Facts about Veterans Day you won’t want to be caught not knowing Veterans Day.
“In 1919, Armistice Day was established after the end of World War I,” I heard from the backseat as I was driving home from school one day. Quickly followed by, “In 1955, President [Dwight D.} Eisenhower changed it to Veterans Day to honor all veterans.”
He had my attention now. My sevenyear-old was telling his five-year -old sister all about the history of Veterans Day. As proud military kids, I knew this was important to them. But when I thought about it, I really didn’t know much about this, I mean, I knew the basic history, but not enough to play 20 questions with two elementary school kids.
So I did some research on behalf of all those married to military history buffs and parents to inquisitive military kids. Here’s what I found:
Starting at the beginning
- The word veteran, comes from old English and means, quite literally, old, experienced soldier.
- The term “veteran” was first used in 1789 when referring to a member of the armed forces, or a previous service member. We now use it to describe someone who served a long time in any position.
- The first parade for Veterans Day was held in 1947, in Birmingham, Alabama.
- On November 11, 1921, President Warren G. Harding oversaw the interment of an Unknown Soldier from World War I, he was later joined by several other service members. A wreath is placed each year at exactly 11 a.m. at the Tomb of the Unknowns in Arlington National Cemetery.
- President Eisenhower changed the name from Armistice Day to Veterans Day in 1954, to honor all veterans.
- From 1971 to 1977, Veterans Day was the fourth Monday in October, but President Gerald Ford changed it back to November 11th in 1978.
- The U.S. may have changed the name to Veterans Day, but Armistice Day and Remembrance Day are still appropriate names for November 11th in countries including France, Great Britain, Canada, and Australia.

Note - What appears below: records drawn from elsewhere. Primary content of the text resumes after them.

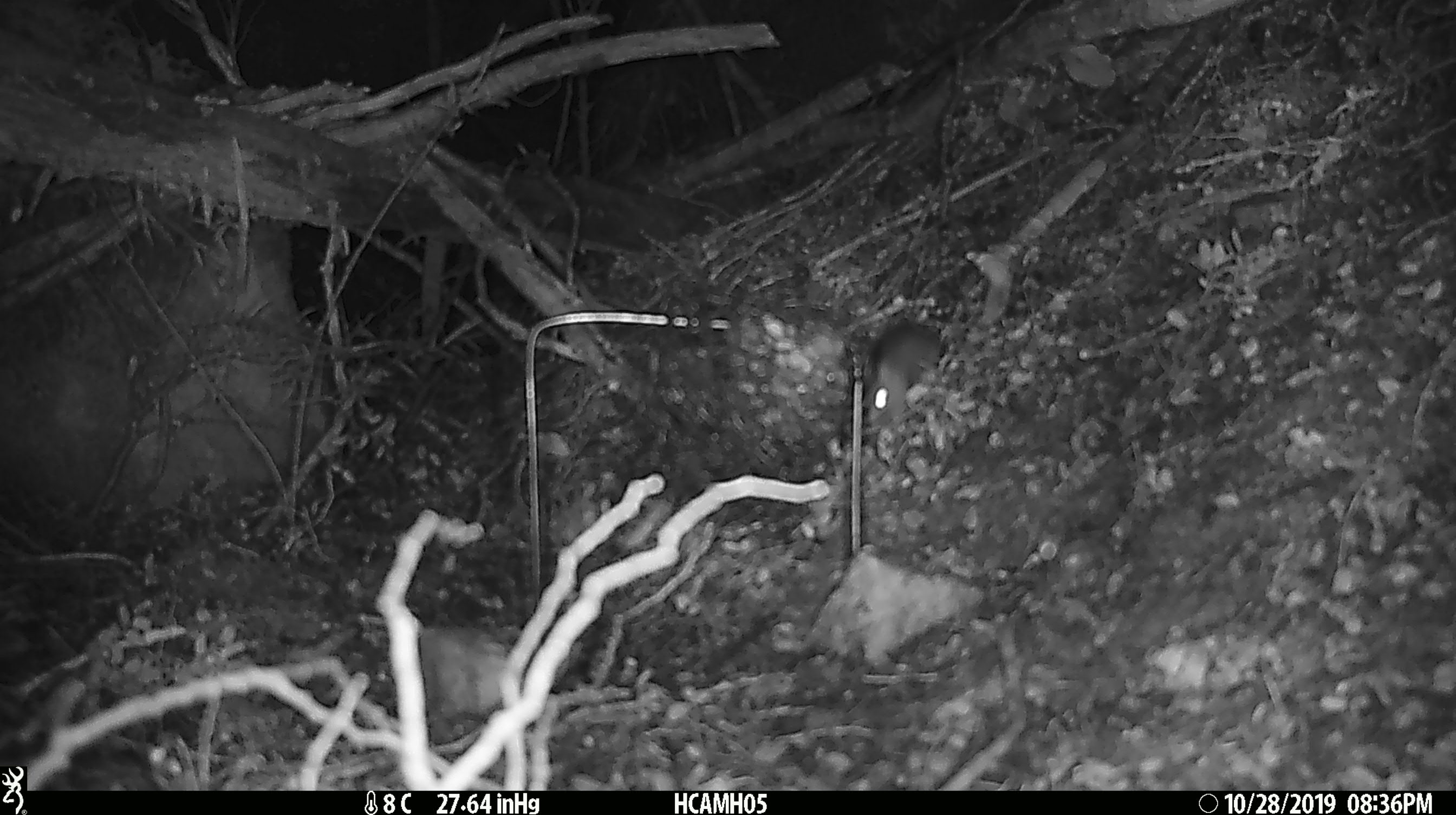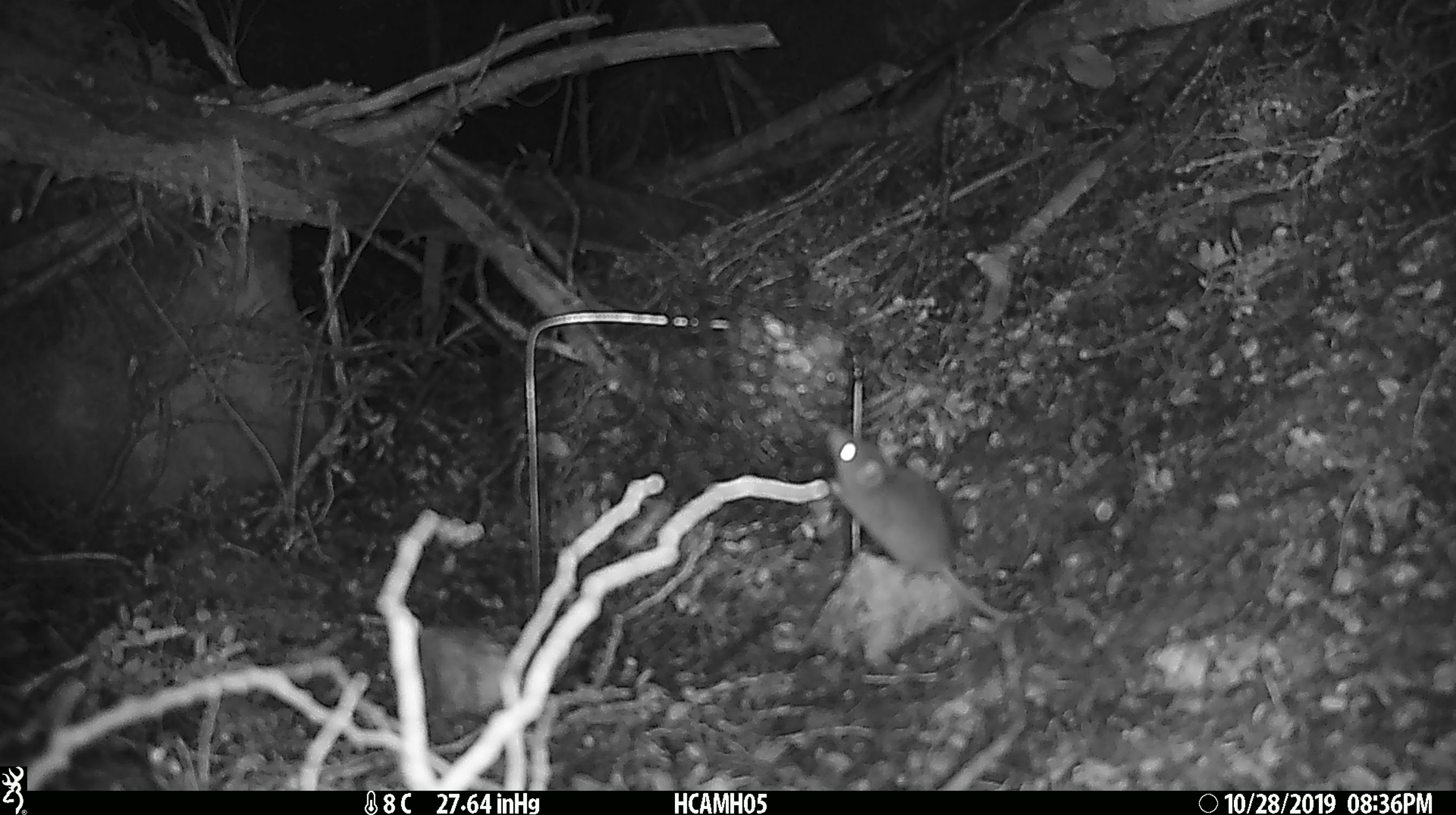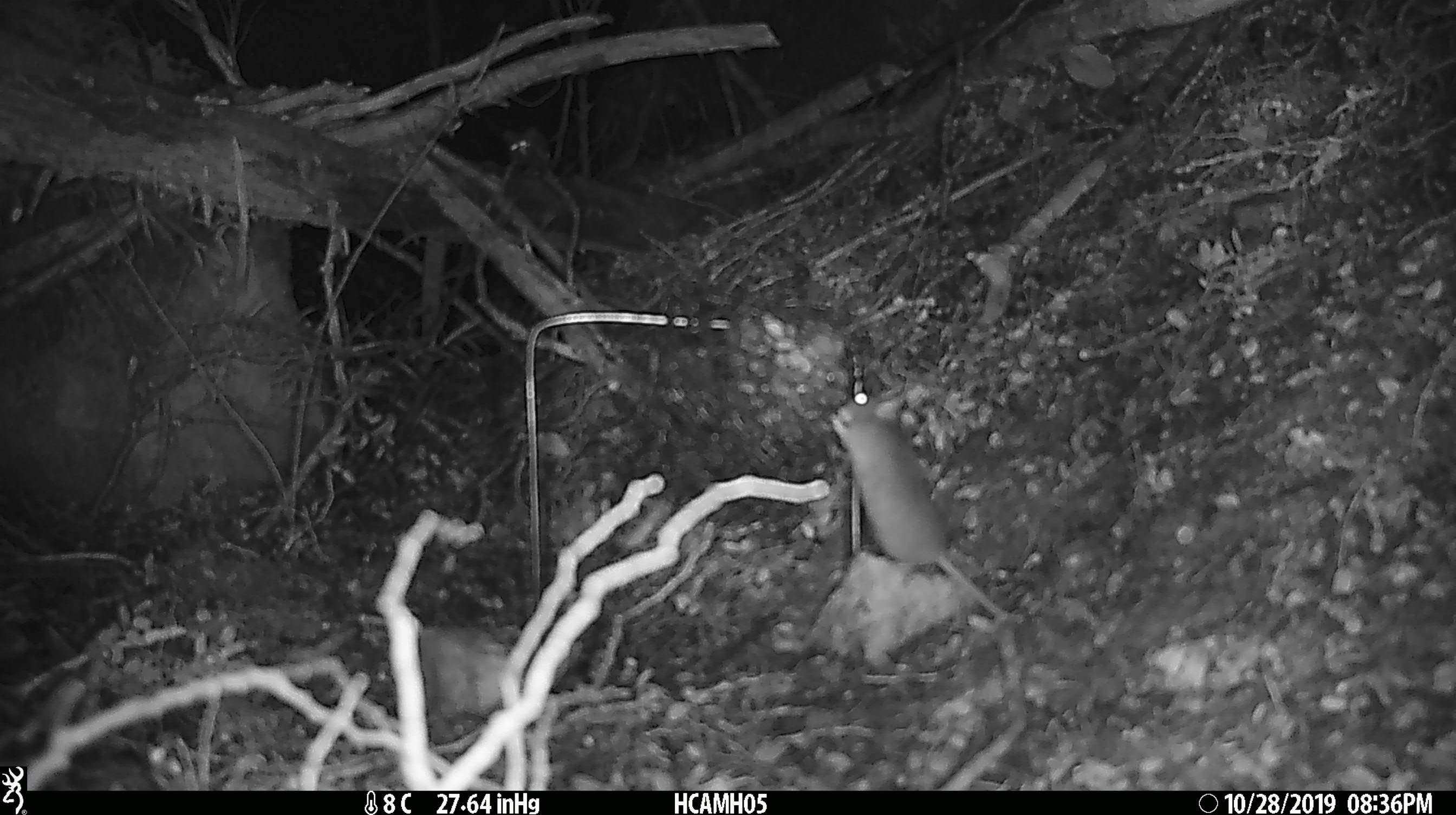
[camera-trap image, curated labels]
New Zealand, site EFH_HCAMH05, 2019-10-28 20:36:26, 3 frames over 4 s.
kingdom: Animalia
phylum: Chordata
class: Mammalia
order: Rodentia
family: Muridae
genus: Mus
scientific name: Mus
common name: mouse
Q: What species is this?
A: Mouse (Mus).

- Irving Berlin originally wrote “God Bless America” while serving in the U.S. Army at Camp Upton in Yaphank, N.Y.. After changing some lyrics, it debuted on the radio on November 10, 1938, sang by Kate Smith as part of an Armistice Day radio special.

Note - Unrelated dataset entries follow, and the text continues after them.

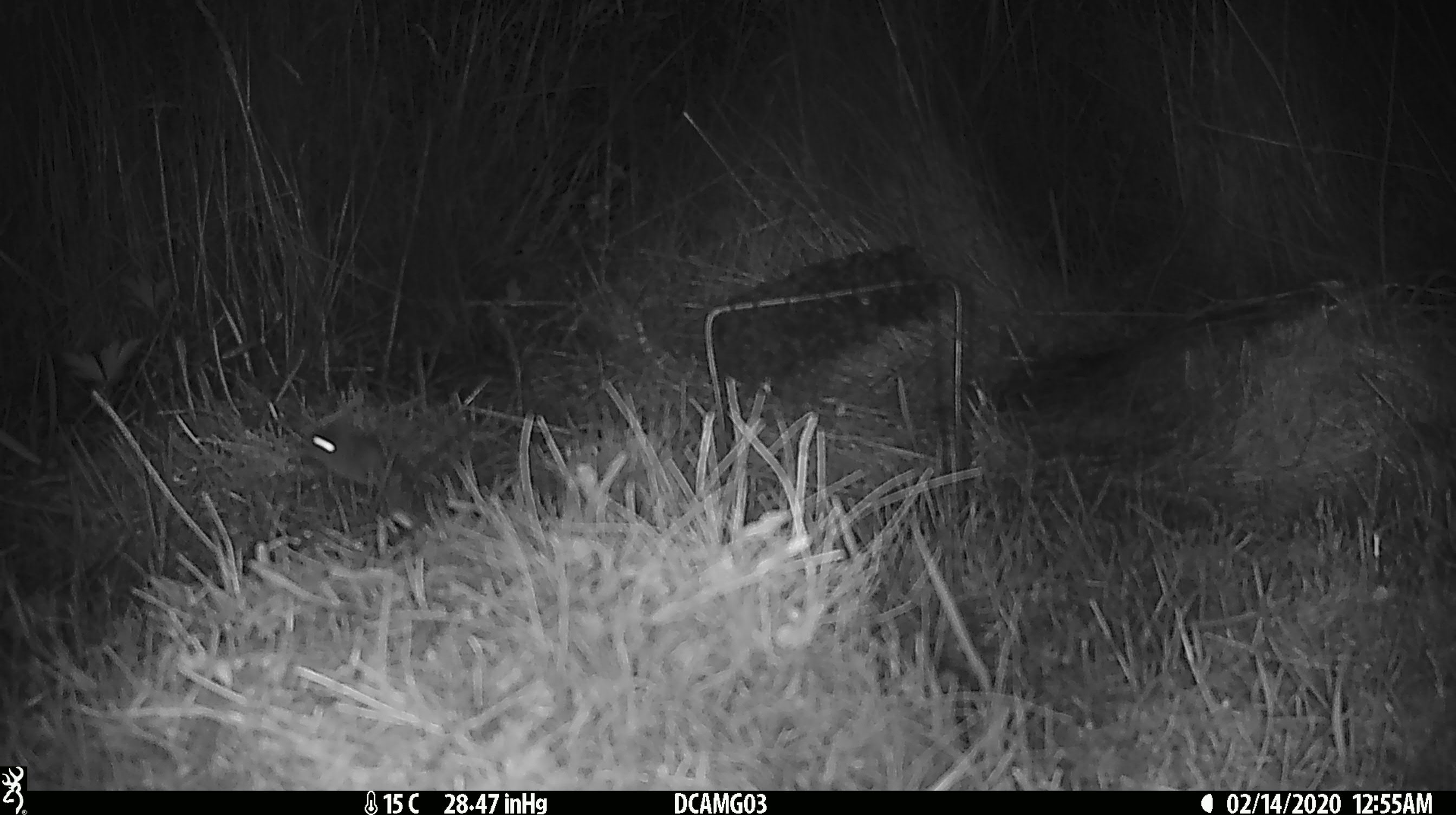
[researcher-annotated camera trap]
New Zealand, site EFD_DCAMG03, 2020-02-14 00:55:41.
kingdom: Animalia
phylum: Chordata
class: Mammalia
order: Rodentia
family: Muridae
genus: Mus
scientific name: Mus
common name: mouse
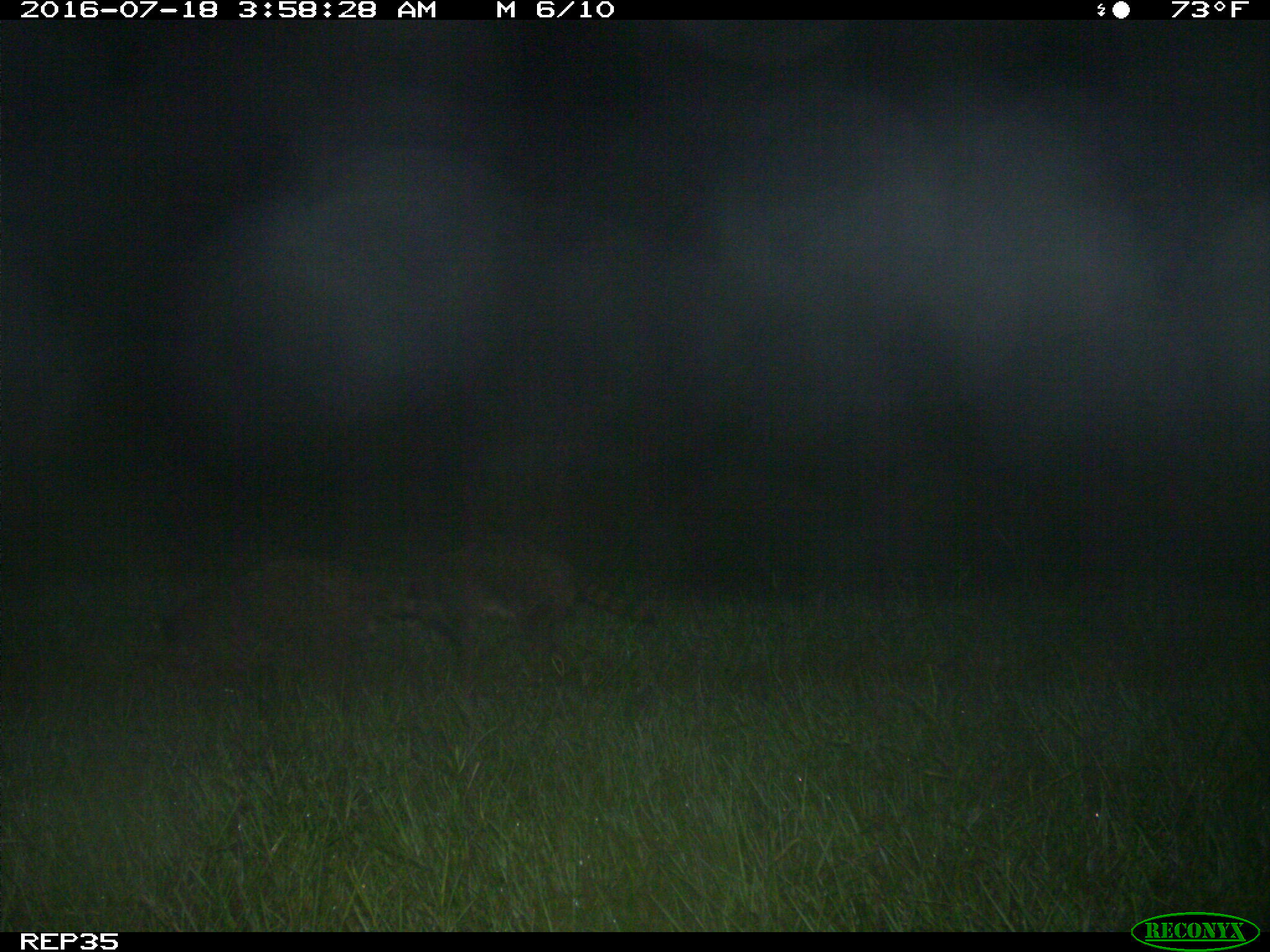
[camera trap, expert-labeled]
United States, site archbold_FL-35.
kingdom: Animalia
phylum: Chordata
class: Mammalia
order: Carnivora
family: Procyonidae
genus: Procyon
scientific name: Procyon lotor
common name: common raccoon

- The poppy is known as the official symbol of Veterans Day. This tradition started in 1918, when Georgian professor and humanitarian Moina Belle Michael, who was inspired by John McCrae’s battlefront-theme poem “In Flanders Fields,” vowed to always wear a red poppy as a symbol of remembrance for those who served in the war. She also sold silk poppies to raise money for disabled veterans.
- President Abraham Lincoln’s second inaugural address laid the foundation for the Department of Veterans Affairs motto, “To care for him who shall have borne the battle,” came from his final paragraph.
What else do you need to know about Veterans Day? While it is a federal holiday, some schools may still be open. Many businesses also remain open and offer discounts or freebies to military personnel.